#### What the exercise asks
Repeat word for word the lines of the material starting with the line that contains "How far, measured" and going on through the last line of the material.

#### Data for this task
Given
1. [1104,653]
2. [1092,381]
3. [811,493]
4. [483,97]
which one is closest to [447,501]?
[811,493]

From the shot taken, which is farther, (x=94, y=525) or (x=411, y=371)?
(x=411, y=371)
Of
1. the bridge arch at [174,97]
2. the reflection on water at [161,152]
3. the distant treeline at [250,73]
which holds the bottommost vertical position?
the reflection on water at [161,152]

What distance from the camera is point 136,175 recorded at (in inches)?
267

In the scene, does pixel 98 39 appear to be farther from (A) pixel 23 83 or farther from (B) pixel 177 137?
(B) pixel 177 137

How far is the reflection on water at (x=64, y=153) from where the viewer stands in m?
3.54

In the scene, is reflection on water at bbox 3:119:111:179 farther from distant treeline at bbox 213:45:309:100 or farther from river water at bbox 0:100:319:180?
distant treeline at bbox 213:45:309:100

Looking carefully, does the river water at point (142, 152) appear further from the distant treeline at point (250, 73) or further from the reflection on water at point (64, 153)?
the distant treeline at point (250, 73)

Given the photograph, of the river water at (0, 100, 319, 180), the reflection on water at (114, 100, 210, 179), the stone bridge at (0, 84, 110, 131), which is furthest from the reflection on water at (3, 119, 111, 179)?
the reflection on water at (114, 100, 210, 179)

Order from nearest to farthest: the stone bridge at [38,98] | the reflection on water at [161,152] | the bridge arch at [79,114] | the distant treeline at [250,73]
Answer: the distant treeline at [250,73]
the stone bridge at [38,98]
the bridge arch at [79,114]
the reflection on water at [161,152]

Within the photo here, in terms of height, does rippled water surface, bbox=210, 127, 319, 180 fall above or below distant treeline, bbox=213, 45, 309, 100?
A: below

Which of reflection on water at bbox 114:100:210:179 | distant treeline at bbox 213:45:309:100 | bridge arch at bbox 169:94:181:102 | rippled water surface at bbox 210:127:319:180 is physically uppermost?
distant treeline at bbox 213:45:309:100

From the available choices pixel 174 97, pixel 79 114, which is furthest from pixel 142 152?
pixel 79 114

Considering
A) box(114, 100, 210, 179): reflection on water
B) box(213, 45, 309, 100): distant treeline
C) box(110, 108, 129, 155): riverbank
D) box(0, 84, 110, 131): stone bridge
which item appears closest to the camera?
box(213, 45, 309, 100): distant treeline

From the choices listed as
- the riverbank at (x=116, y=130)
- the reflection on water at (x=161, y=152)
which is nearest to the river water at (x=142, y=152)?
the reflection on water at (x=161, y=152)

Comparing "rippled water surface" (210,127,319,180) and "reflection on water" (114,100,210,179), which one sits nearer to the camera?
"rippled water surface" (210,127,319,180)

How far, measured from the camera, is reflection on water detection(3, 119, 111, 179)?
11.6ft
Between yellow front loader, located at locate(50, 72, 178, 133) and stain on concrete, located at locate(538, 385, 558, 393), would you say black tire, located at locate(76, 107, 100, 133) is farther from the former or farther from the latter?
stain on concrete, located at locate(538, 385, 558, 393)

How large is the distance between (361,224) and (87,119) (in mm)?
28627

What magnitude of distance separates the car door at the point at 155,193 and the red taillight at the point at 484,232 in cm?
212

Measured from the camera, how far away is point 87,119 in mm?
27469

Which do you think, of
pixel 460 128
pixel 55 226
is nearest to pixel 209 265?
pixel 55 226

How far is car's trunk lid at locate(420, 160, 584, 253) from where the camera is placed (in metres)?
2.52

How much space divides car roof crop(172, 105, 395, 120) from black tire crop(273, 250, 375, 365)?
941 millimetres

#### Solution to the problem
How far, measured from the camera, is reflection on water detection(3, 119, 111, 179)?
11.6ft
Between yellow front loader, located at locate(50, 72, 178, 133) and stain on concrete, located at locate(538, 385, 558, 393), would you say black tire, located at locate(76, 107, 100, 133) is farther from the former or farther from the latter?
stain on concrete, located at locate(538, 385, 558, 393)

How large is the distance between (361,224) and (87,119) (in mm)?
28627

What magnitude of distance separates the car door at the point at 155,193 and the red taillight at the point at 484,232 in cm?
212

Measured from the camera, how far away is point 87,119 in mm?
27469

Which do you think, of
pixel 460 128
pixel 55 226
is nearest to pixel 209 265?
pixel 55 226

How far is car's trunk lid at locate(420, 160, 584, 253) from where the camera is placed (in metres)?
2.52

How much space divides car roof crop(172, 105, 395, 120) from black tire crop(273, 250, 375, 365)?
941 millimetres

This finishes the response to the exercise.